Analytical Techniques
Creatine kinase activity released from simulated
ischemic-stressed and control cardiomyocytes as
well as that remaining in the myocytes was determined with a CPK kit
(Sigma Diagnostics). Lactate dehydrogenase activity
released from simulated ischemic-stressed and control H9 c2
cells as well as that remaining in the cells was determined with an LD
kit (Sigma Diagnostics). In both cases, cytoplasmic enzyme
released is shown as a percent released over that of control cells
after normalization by the total protein content of each individual
plate. Cell survival was also measured with an in vitro toxicology
assay kit (Sigma, No. TOX-2), which is based on the function of
mitochondrial activity in vital cells.

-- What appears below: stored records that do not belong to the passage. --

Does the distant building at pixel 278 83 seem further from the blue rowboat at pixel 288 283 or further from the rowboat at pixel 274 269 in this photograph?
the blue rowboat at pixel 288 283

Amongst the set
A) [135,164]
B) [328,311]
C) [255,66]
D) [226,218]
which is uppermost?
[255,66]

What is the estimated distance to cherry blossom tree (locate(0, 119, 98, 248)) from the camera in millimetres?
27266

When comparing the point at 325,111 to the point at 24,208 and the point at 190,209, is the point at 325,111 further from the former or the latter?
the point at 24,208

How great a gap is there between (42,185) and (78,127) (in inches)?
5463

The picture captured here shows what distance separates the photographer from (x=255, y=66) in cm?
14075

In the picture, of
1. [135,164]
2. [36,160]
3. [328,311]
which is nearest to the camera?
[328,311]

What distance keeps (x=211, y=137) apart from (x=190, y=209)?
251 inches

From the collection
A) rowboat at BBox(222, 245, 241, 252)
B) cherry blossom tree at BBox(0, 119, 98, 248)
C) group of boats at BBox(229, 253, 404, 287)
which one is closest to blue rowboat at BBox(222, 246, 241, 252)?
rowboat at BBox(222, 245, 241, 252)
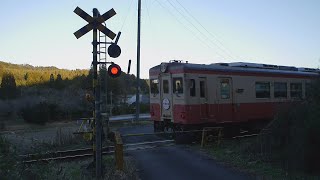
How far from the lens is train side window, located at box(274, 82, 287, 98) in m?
20.5

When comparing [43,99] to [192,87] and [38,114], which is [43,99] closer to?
[38,114]

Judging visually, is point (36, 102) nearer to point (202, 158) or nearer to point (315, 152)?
point (202, 158)

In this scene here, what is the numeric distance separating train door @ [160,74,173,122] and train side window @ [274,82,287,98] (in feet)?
19.4

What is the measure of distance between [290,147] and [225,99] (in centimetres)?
776

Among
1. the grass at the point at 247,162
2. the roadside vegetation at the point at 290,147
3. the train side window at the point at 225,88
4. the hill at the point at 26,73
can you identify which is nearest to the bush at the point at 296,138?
the roadside vegetation at the point at 290,147

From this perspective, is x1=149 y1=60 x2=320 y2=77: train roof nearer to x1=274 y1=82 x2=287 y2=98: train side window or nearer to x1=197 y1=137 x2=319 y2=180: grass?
x1=274 y1=82 x2=287 y2=98: train side window

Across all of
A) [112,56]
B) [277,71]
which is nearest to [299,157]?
[112,56]

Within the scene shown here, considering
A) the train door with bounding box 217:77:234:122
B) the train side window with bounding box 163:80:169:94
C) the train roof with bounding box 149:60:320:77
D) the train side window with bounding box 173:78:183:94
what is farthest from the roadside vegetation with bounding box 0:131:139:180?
the train door with bounding box 217:77:234:122

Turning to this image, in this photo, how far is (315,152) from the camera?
9.69 metres

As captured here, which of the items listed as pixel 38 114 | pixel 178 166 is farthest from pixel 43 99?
pixel 178 166

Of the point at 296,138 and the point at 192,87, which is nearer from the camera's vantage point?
the point at 296,138

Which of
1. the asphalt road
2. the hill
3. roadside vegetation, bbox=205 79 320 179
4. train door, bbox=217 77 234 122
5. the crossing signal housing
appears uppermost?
the hill

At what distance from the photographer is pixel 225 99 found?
708 inches

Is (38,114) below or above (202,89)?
below
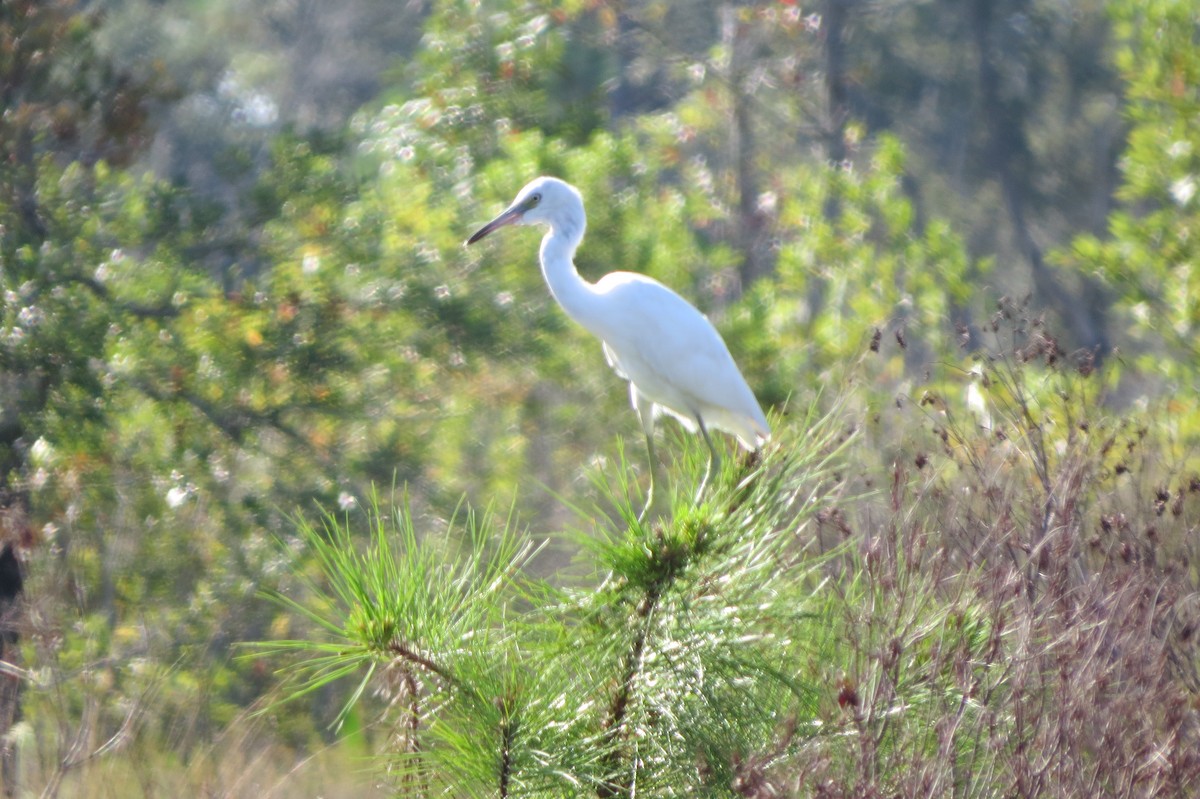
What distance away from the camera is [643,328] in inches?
224

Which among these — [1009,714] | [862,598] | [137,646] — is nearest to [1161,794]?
[1009,714]

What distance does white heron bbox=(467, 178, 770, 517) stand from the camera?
542cm

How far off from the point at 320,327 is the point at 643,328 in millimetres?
1613

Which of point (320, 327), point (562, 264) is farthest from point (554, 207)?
point (320, 327)

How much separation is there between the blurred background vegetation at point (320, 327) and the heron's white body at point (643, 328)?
0.43 m

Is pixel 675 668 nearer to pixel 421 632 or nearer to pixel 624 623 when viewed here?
pixel 624 623

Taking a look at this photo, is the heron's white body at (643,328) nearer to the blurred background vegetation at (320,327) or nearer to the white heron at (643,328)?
the white heron at (643,328)

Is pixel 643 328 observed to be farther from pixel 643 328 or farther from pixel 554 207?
pixel 554 207

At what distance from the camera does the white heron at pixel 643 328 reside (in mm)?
5418

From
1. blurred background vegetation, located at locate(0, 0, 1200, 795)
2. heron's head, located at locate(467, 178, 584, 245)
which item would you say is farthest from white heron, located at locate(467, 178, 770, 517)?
blurred background vegetation, located at locate(0, 0, 1200, 795)

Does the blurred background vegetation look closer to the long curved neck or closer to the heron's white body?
the heron's white body

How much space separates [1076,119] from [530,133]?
1090 centimetres

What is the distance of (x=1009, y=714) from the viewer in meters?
2.30

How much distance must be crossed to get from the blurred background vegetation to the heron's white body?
429 millimetres
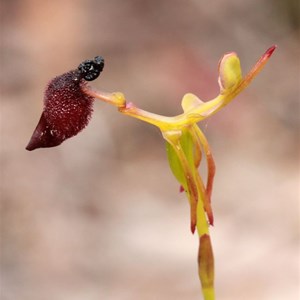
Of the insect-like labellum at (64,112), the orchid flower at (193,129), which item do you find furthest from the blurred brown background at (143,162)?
the insect-like labellum at (64,112)

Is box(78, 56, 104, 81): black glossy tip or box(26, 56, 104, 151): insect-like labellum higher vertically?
box(78, 56, 104, 81): black glossy tip

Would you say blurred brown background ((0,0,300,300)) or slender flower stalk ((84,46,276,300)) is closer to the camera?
slender flower stalk ((84,46,276,300))

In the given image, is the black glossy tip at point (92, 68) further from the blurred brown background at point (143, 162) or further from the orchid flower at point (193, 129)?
the blurred brown background at point (143, 162)

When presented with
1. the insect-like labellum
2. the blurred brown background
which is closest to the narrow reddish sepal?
the insect-like labellum

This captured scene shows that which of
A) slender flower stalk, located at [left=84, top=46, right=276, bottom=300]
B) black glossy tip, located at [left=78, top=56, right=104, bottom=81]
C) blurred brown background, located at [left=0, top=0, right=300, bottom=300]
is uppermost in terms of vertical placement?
blurred brown background, located at [left=0, top=0, right=300, bottom=300]

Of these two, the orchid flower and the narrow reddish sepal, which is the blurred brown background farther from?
the narrow reddish sepal

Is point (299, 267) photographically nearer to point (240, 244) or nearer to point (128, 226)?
point (240, 244)

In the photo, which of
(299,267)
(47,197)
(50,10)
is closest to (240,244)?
(299,267)

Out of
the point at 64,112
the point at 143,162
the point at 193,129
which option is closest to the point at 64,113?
the point at 64,112
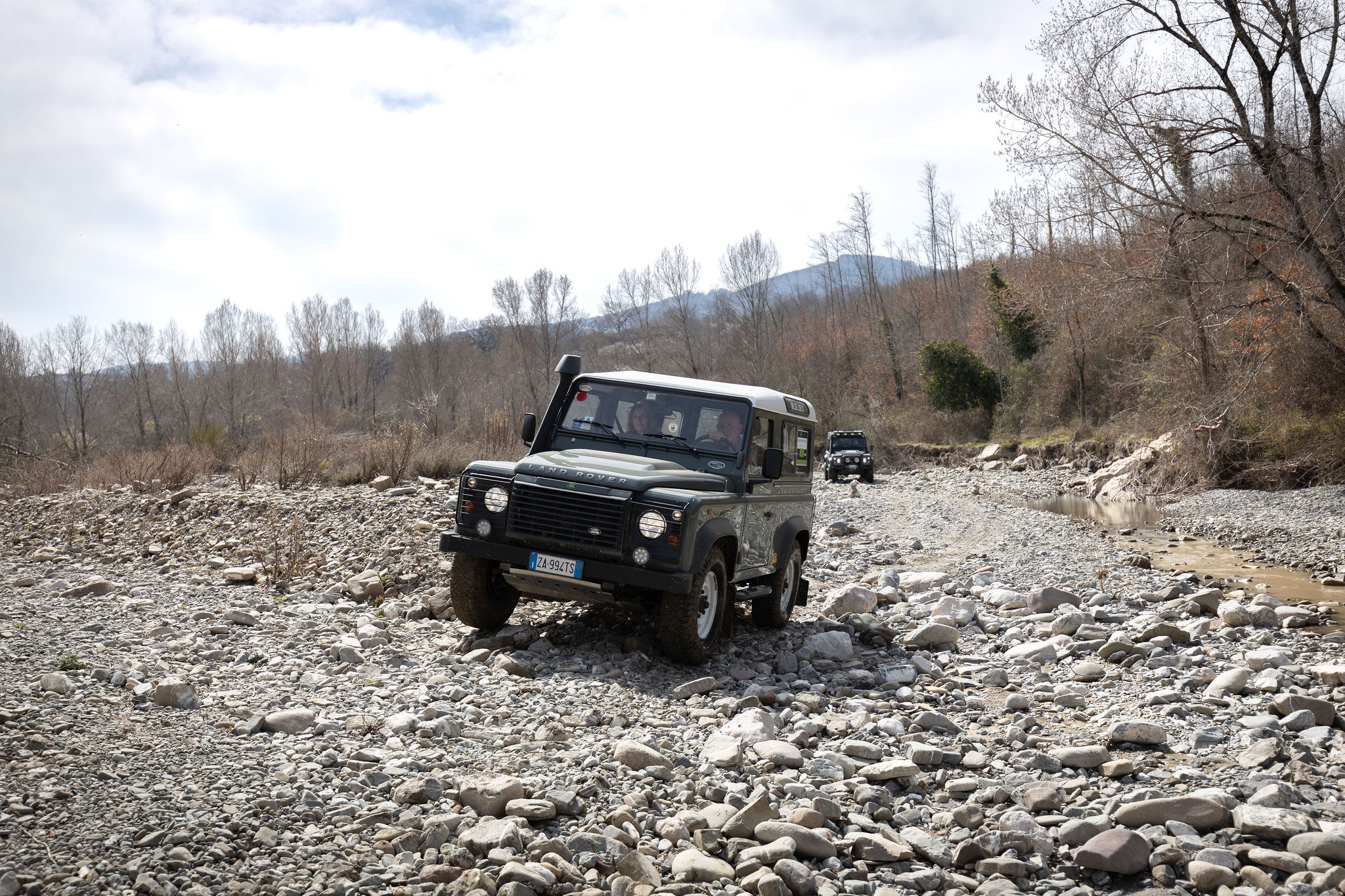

The assay was carried out as
recommended by the manufacturer's instructions in 96-well multiwell
plates in which 105 cardiomyocytes per well
were plated. The multiwell plates were spectrophotometrically measured
at 450 nm with a microplate reader.
Statistical Analysis
Results are expressed as mean±SEM. The statistical
analysis was carried out with a Student's t test,
and results were interpreted to be significantly different when
P<.05.
| Results |
|---|
|
|
|---|
For this purpose, we constructed a replication-deficient recombinant
adenoviral vector containing human HSP60,18
HSP10,14 and a combination of the two genes. The general
strategy used to introduce a foreign gene into the E1 region of the
replication-deficient adenoviral vector is shown schematically in Fig 1A
(see "Methods" section). In
addition, we also generated a control adenoviral construct using the
same scheme with the exception that it lacks an insert. Fig 1B
shows
the organization of the different inserts within our adenoviral
constructs, including our control adenoviral vector (AdSR), the
constructs containing HSP10 (Adhsp10) and HSP60 (Adhsp60) under the
transcriptional control of the human CMV enhancer-promoter, followed by
the SV40 polyadenylation signals, and the construct containing both
HSP10 and HSP60 (Adhsp10/60).
|
To characterize the levels of infection and expression achieved with
our adenoviral constructs, we initially prepared total RNA from H9 c2
cells and rat neonatal cardiomyocytes that had been
infected 48 hours previously with our adenoviral constructs. Fig 2A
shows a representative
Northern blot analysis of total RNA from H9 c2 cells infected
with the different adenoviral constructs. Northern blots were
hybridized and rehybridized consecutively with DNA probes to human
HSP60 and HSP10 and rat ß-actin. Fig 2B
shows the results of
densitometric scanning of the resulting Northern blots to quantify the
levels of expression obtained from the different adenoviral constructs.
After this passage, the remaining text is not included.